Swimming Pool Algaecides
There are over 400 kinds of algae that can develop in your swimming pool! That sounds pretty depressing doesn’t it? So how do you tell what the best algaecides for your pool are? The good thing is that they all fit into 3 types or colors.
The most common type of algae for most pools. Green algae can grow on the walls but it most commonly grows in the water itself making the pool look green.
Before you attempt to kill green algae you should make sure your pool filter is clean and your chemicals levels are balanced. Grab a good Test Kit and verify. The chlorine levels will need to be raised (shocked) to a very high level in combination with the use of a good algaecide to kill most green algae.
How easy it is to kill green algae usually depends on how long the algae has been in the pool. If it has only been there for a week or two you should not have much trouble killing it. If it has been there for a month or longer you may need to take more aggressive actions including draining and refilling your pool (not above ground pools or any inground pool during times with high ground water levels). You may need to contact me with specifics before you proceed so you don’t waste time or money. Please use the contact form on this website.
Yellow algae is also known as Mustard Algae. Yellow algae is yellow in color and only grows on the walls of the pool. It usually starts on the shady side of the pool but will quickly spread to the entire pool. It is also easily identified because it brushes off easily from the pool walls but will return if allowed in just a few days. This is the algae that most pool service companies deal with because green algae is usually kept to a minimum with regular maintenance. Yellow algae on the other hand will grow with normal amounts of chlorine and proper maintenance. Luckily we can still kill it with a good algaecide.
Yellow Algae also requires a high chlorine level and everything else to be balanced with a good Test Kit.
Shock the pool. Add one of the algaecides below following the directions on the label.
This algae can come back after killing it so keep your eye out for the formation of new yellow algae for a few weeks. If you see any repeat the shock and algaecide. You might choose to change the algaecide to the one used for green algae instead of the same algaecide you just used. This is because the algaecides work differently and you have already weakened the algae. Change the algaecide and you will most likely kill all remaining algae. It’s what I do.
This pain in the rear grows like a root in the pitted or rough areas of your swimming pool. They grow in small spots not larger than the size of dime but they can be numerous. The reason why I have so much disdain for them is because they grow a protective head over the root of the algae. In order to kill this algae you need to scrape off the head of each spot. This algae will spread if left unattended. I have seen pools with black algae everywhere! What a cleanup those were requiring lots of scrubbing and two or three algaecides. Luckily most pools only have a few spots.

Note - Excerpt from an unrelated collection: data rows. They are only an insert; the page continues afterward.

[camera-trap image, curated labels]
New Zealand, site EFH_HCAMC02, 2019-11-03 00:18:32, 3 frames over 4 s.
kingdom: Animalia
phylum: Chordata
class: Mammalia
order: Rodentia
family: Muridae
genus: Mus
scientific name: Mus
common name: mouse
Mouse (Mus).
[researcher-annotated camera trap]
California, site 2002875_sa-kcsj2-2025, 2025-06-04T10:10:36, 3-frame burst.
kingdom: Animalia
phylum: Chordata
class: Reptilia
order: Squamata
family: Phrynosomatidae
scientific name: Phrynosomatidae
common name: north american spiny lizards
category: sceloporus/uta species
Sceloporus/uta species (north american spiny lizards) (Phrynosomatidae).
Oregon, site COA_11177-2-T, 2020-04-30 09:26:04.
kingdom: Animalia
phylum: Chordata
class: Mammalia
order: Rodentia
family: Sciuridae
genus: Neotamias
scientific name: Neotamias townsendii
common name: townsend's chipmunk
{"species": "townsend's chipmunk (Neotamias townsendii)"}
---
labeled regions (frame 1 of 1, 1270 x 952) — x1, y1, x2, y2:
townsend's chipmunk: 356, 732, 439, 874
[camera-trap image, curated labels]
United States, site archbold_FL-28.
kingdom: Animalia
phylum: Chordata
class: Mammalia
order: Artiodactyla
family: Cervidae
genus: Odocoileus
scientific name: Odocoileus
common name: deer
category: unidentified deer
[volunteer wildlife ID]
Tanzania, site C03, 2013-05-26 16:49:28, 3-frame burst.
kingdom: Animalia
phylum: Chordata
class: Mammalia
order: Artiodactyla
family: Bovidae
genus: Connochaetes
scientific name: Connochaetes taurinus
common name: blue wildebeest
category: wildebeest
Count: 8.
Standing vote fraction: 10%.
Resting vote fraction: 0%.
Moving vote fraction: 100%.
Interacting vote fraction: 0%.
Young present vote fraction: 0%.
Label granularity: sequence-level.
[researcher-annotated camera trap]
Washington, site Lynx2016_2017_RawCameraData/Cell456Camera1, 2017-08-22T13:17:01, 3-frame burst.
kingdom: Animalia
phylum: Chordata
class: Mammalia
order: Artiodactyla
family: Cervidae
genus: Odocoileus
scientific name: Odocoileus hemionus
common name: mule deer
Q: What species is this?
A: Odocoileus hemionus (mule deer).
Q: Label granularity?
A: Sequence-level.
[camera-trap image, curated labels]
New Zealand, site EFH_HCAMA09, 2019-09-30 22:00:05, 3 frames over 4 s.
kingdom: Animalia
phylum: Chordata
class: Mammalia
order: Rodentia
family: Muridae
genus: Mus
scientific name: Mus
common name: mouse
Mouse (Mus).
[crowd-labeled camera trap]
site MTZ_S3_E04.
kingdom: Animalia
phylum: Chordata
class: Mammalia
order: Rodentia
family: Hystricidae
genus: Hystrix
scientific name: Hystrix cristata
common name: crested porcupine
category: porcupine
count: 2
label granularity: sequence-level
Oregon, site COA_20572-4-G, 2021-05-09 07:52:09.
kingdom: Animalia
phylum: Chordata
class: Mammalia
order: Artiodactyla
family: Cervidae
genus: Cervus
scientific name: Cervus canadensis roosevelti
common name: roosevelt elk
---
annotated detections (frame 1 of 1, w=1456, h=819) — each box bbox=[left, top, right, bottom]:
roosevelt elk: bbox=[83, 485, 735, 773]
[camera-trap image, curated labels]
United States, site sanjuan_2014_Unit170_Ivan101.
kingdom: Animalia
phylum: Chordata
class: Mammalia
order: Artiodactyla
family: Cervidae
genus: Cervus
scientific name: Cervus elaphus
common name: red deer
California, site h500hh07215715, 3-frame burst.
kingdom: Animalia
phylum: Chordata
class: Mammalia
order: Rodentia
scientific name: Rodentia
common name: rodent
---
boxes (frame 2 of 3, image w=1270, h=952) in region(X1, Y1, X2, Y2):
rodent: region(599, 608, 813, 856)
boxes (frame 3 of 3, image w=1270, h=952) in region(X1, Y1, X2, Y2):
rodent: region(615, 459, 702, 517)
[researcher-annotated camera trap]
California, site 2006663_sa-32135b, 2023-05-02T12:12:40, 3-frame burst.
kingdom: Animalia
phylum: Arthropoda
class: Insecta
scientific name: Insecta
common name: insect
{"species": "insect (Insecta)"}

First buy a quality Stainless Steel Brush. The trick here is to buy a brush that is not too wide. This way you can put more pressure on each spot with less effort. Brush every black algae spot and then shock the pool. A few hours after shocking the pool you can add a copper algaecide. Copper algaecides are great at killing black algae roots after the head is removed. You should be careful not to add too much copper algaecide (follow label directions) because copper can stain the pool walls if used too often or if too much is added.